Foi depois do filme, que nem sei o nome, quando ela me falou pela primeira vez. Sem tirar qualquer nota da ficha técnica (ainda hoje não sei porque deixei escapar essa informação, eu costumo anotar nos cadernos as coisas que me marcam), eu escrevi apenas:
conheço-te as sedas, prevejo nelas a tua morte. escuto o teu impulso descontrolado e talvez porque entre em ti percebo a ausência do poema. olho-te naquele rio, fria, tremendo por compaixão, iluminando sem forças a luta que te fez resistir nas décadas do nada. morreste feliz, tal como eu morrerei, porque acreditaste em tudo – no branco, no liso, na água e no vento. ele sofreu no dia em que caíste. lembrou-se do casaco enrugado. não. da mortalha enrugada.

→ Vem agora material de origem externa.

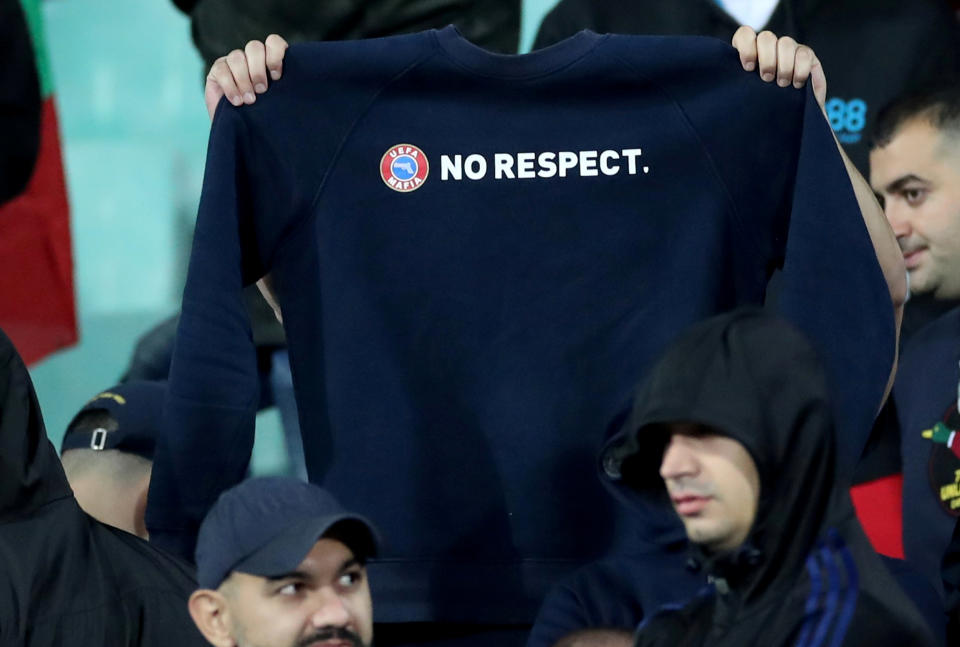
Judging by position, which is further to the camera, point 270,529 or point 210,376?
point 210,376

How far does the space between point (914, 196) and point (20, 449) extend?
1.77 meters

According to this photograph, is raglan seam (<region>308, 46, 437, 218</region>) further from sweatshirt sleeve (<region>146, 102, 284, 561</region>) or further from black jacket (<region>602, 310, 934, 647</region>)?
black jacket (<region>602, 310, 934, 647</region>)

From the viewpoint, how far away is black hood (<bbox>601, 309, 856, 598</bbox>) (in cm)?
201

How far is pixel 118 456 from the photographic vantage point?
11.0ft

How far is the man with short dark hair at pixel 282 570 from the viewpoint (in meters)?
2.21

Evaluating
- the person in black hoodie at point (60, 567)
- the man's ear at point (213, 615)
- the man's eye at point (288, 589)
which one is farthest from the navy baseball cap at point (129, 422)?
the man's eye at point (288, 589)

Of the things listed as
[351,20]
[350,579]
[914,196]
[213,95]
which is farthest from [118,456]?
[914,196]

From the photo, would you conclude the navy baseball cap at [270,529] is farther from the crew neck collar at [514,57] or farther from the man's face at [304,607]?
the crew neck collar at [514,57]

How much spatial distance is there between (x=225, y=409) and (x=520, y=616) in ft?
1.77

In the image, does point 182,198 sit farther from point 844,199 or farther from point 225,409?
point 844,199

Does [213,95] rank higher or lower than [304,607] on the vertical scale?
higher

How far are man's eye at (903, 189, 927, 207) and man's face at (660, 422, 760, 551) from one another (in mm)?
1439

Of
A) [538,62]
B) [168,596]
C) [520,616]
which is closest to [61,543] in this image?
[168,596]

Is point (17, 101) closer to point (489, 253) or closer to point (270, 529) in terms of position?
point (489, 253)
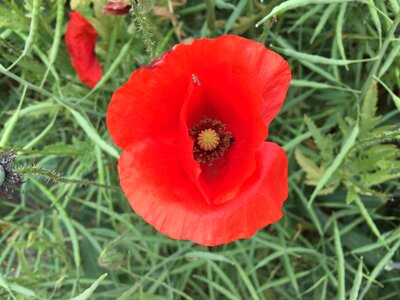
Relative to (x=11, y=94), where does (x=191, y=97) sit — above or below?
above

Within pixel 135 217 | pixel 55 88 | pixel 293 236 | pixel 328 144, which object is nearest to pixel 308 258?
pixel 293 236

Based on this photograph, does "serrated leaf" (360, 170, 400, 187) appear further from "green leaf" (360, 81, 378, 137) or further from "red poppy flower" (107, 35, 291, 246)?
"red poppy flower" (107, 35, 291, 246)

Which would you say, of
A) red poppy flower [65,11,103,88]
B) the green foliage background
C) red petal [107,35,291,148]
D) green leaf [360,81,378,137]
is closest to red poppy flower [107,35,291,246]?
red petal [107,35,291,148]

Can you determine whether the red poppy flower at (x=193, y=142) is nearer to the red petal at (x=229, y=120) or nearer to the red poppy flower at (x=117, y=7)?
the red petal at (x=229, y=120)

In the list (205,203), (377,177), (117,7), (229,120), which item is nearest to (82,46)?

Talvez a ficha técnica do filme não sirva para nada. Talvez a informação necessária tenha sido esse texto que escrevi na altura. Tudo o resto parece acessório e dispensável ao decorrer da história. Esforcei-me durante algum tempo na pesquisa desses elementos, em vão… nem um registo nas grelhas televisivas. Nada, absolutamente nada. Não vou, nem devo procurar mais. Ela disse-me que tudo deveria ser assim.